Business products typically have fewer users but each user is more valuable. Pricing for B2B products often reflects this higher value. Instead of focusing on volume, the aim is to provide a robust product that meets specific business needs. For example, a software tool designed for project management might charge a higher fee but offer extensive features and support.

Gabriel pointed out that understanding your audience and their willingness to pay is crucial. For B2C products, consider offering a freemium model where basic features are free, and advanced features require a subscription. For B2B products, focus on demonstrating the value and return on investment your product provides.

Utilizing Telemetry Tools for Enhanced User Engagement

Telemetry tools are essential for tracking user behavior and engagement. Dom from Telemetry Deck highlighted how these tools can provide detailed metrics to help businesses understand user interactions and identify friction points.

Tracking Detailed Metrics

Telemetry tools allow you to track specific user actions. This includes how long users stay on a page or app, which features they use, and when they drop off. By analyzing this data, you can pinpoint where users encounter issues or lose interest.

Identifying Friction Points

Knowing where users face difficulties helps in improving the user experience. For example, if users consistently abandon the sign-up process at a particular step, you can investigate and optimize that part of the flow. This might involve simplifying the form or providing better instructions.

Cross-Platform and Device Tracking

It’s crucial to track user behavior across different devices and platforms. Gabriel emphasized that user behavior can vary significantly between mobile and desktop. For instance, mobile users might prefer quick, easy interactions, while desktop users might be more comfortable with detailed tasks.

By using telemetry tools, you can get a complete picture of how users interact with your product. This comprehensive view enables you to make data-driven decisions to enhance user engagement and satisfaction.

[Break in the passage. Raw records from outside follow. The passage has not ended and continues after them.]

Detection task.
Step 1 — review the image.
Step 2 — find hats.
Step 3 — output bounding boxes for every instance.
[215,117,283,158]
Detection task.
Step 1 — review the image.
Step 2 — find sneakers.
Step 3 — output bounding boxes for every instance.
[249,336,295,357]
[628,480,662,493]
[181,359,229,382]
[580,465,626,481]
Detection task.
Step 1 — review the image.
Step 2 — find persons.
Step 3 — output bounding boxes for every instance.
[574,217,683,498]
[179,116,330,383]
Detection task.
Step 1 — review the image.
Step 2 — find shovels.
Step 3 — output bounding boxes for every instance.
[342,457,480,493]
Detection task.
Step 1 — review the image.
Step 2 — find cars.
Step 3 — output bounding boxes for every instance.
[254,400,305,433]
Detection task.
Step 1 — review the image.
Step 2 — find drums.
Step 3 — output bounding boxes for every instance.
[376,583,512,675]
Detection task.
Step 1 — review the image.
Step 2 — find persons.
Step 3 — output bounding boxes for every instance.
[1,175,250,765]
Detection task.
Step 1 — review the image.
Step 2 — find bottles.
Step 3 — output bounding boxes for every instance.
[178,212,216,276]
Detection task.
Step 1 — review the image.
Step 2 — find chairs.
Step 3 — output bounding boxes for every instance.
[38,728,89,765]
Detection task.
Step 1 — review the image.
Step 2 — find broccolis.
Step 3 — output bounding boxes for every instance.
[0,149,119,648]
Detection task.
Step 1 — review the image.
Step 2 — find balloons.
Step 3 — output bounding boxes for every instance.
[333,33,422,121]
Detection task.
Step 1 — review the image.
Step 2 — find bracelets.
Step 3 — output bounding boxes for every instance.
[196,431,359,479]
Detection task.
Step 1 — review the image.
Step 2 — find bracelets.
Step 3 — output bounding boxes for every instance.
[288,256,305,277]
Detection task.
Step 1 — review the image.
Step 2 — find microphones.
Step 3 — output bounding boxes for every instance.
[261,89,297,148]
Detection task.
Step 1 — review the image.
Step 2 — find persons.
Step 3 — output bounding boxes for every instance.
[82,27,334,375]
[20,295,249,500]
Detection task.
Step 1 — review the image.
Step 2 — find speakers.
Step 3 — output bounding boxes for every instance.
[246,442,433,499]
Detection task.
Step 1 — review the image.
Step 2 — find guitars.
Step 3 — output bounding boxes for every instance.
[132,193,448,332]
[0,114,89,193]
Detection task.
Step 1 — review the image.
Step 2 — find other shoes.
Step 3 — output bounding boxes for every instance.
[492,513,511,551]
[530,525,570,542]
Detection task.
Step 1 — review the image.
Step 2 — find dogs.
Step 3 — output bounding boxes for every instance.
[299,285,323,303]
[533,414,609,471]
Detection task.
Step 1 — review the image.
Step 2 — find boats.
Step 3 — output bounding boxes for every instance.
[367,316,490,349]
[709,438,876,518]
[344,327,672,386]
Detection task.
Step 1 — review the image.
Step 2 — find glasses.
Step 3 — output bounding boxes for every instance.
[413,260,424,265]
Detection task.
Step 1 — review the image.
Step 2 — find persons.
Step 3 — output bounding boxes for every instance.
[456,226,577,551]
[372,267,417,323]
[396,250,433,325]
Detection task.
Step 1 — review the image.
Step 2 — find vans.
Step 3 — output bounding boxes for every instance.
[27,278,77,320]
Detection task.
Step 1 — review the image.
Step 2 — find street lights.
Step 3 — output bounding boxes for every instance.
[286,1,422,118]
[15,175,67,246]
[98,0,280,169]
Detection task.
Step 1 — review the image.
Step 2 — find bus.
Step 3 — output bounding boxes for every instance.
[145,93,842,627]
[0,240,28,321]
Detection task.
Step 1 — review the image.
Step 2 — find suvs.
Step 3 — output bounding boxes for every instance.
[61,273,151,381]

In this two-part blog series, we explored key insights from the Telemetry Deck webinar. We covered the differences in user engagement between websites and apps, the impact of friction on user experience, and distinct pricing models for B2B and B2C products. We also discussed the importance of telemetry tools for tracking detailed metrics and understanding cross-platform user behavior.

By applying these insights, you can improve user interaction, optimize your product experience, and develop effective pricing strategies. We hope you found these discussions valuable and insightful.

Frequently Asked Questions

Q: What is the main difference between user engagement on websites and native apps?
A: Users typically engage more deeply with apps since they have taken the steps to download and install them. Websites might see more casual, less frequent visits.

Q: How does friction affect user engagement?
A: Too much friction can deter users, while too little friction might attract unqualified users. The key is finding a balance that keeps serious users engaged without overwhelming them.

Q: What are the best practices for optimizing friction in user experience?
A: Use A/B testing to experiment with different levels of friction. For B2C products, aim to minimize friction. For B2B products, a bit of friction can help filter for serious users.

Q: How should pricing models differ between B2B and B2C products?
A: B2C products often rely on high user volume, with many users using the product for free. B2B products, having fewer but more valuable users, should reflect higher pricing and robust features.

Q: What are telemetry tools, and why are they important?
A: Telemetry tools track user behavior and provide detailed metrics. They help identify friction points and understand user interactions across different devices and platforms.

Q: How can I use telemetry tools to improve user engagement?
A: Analyze the detailed metrics provided by telemetry tools to identify where users encounter issues. Use this data to optimize the user experience and ensure seamless interaction across all devices.